Discussion of the microsraphs Typical micrographs of the reference alloy 1 are shown in Figure 2. These illustrate a coarsening of the microstructure and crack initiation at the top corners of the balls where they join onto the silicon die package. These are the areas of highest strain during thermal cycling, which suggests that the solder microstructure is affected by the strain environment.

Figure 3 shows the effect of strain on alloy No.

2. The intermetallic compound distribution is much coarser at the highly strained corner of the ball than at the less strained centre of the ball.

This effect was also seen in alloy 6, but not in alloy 16, which is shown in Figure 4. Here the intermetallic compound distribution does not appear to be significantly affected by the strain environment.

These results are based on the observation of several different solder balls.
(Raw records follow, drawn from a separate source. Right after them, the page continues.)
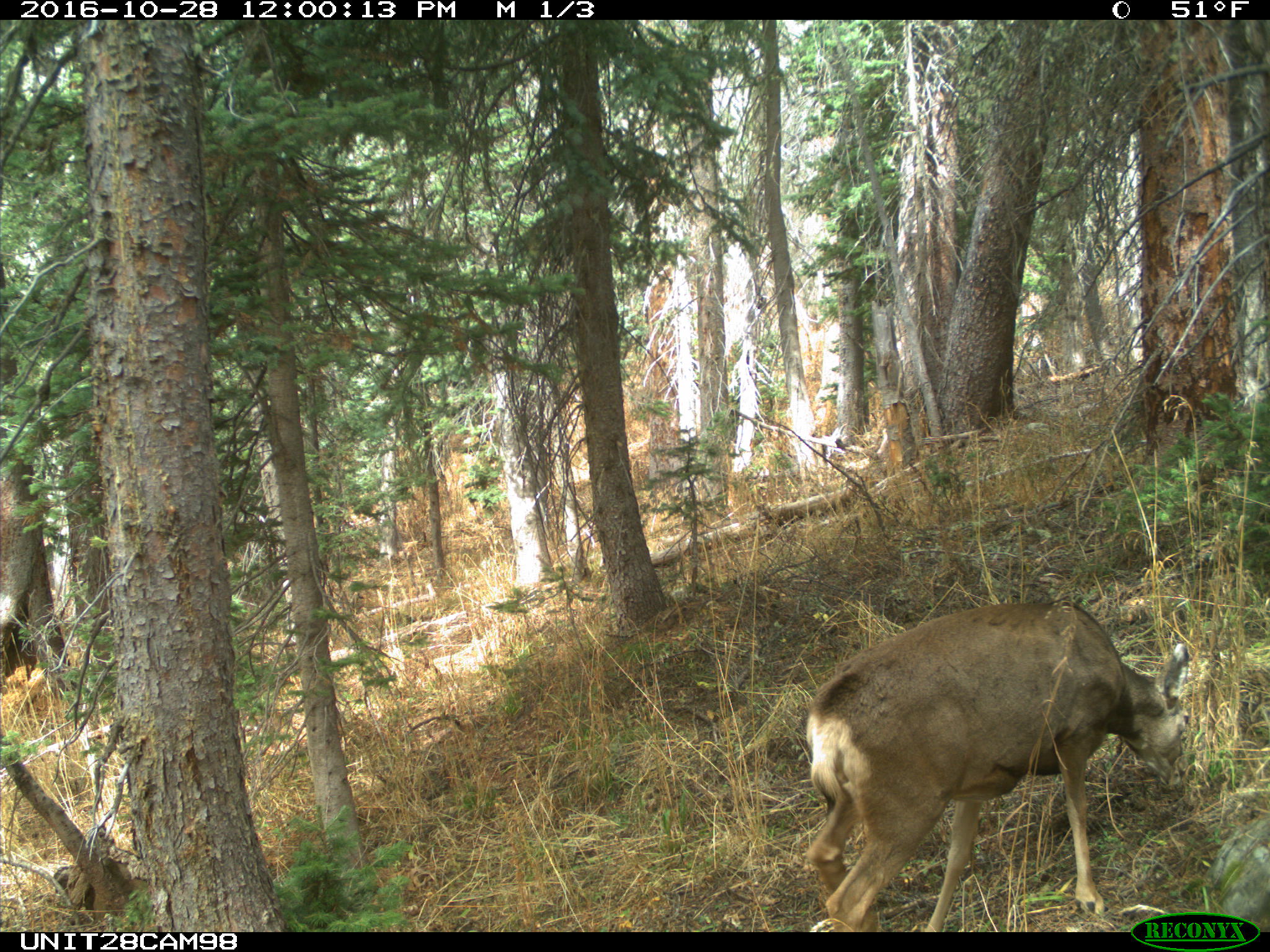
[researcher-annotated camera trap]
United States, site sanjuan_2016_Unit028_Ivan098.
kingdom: Animalia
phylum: Chordata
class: Mammalia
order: Artiodactyla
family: Cervidae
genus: Odocoileus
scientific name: Odocoileus hemionus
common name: mule deer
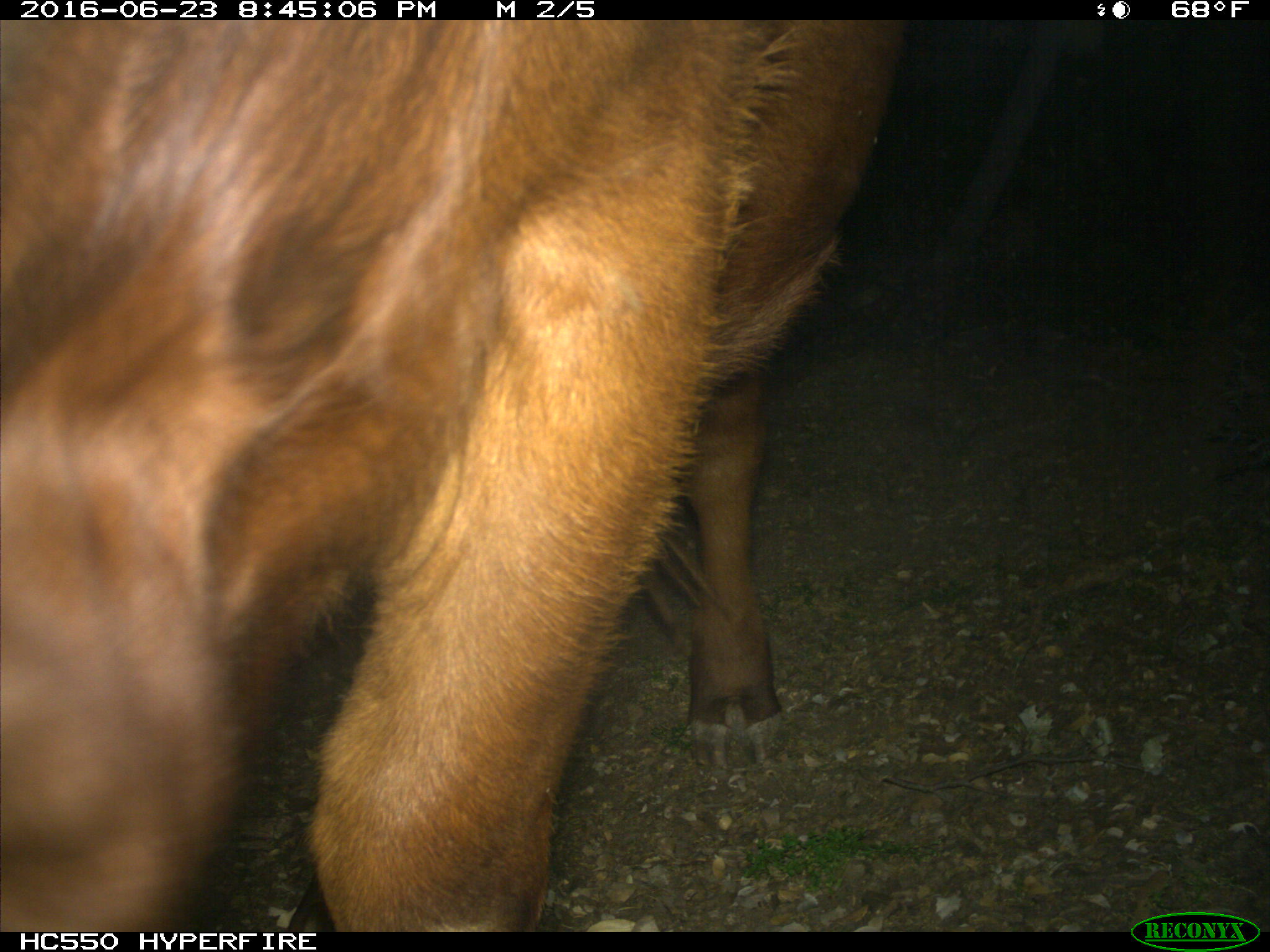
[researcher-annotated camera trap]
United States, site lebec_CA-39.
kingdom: Animalia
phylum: Chordata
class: Mammalia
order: Artiodactyla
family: Bovidae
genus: Bos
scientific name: Bos taurus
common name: domestic cow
Bos taurus (domestic cow).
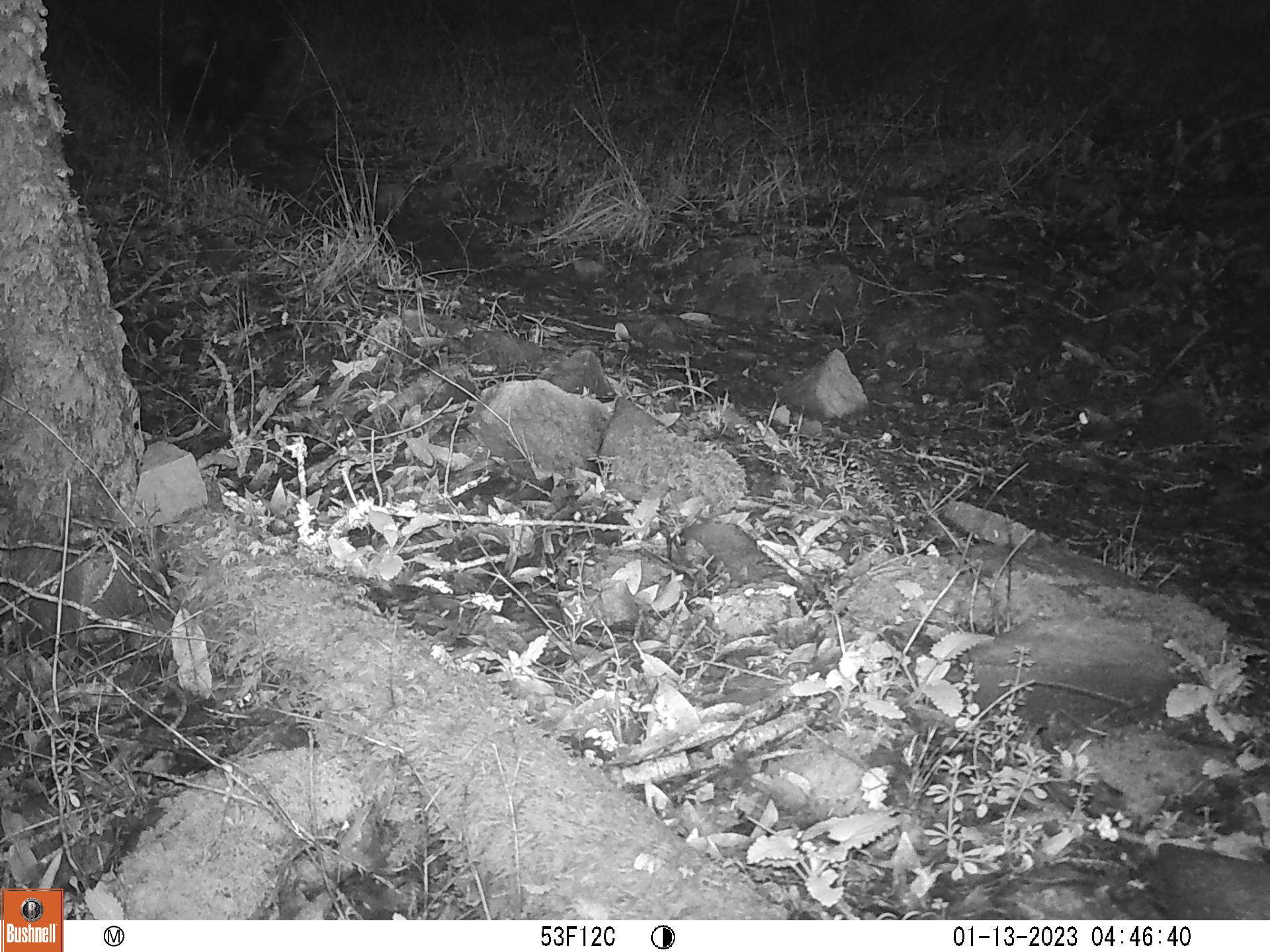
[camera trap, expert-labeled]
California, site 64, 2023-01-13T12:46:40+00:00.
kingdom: Animalia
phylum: Chordata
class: Mammalia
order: Carnivora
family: Mephitidae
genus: Mephitis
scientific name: Mephitis mephitis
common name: striped skunk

Statistical analysis of the thermal fatigue results The raw data from the trials is reproduced in Figure 5. This shows the number of failures in each package against the number of thermal cycles completed. The results were interpreted using Weibull

statistics to give an indication of the failure probabilities associated with each alloy. The values should be treated as estimates, as the number of data points for each alloy is limited.

The value of "Weibull modulus" for each alloy tested is shown in Table 2. A high Weibull modulus shows that there is a small spread in the results, while a low Weibull modulus shows that there is a large spread in the results. Alloy 6 has the lowest modulus (largest spread) whilst, among the lead-free alloys, alloy 16 has the highest modulus (smallest spread).

Weibull statistics can also be used to predict the number of cycles to a particular failure probability. The calculated number of cycles to 1% failure is also given in Table 2. This again shows alloy 16 to be the best of the lead-free alloys tested.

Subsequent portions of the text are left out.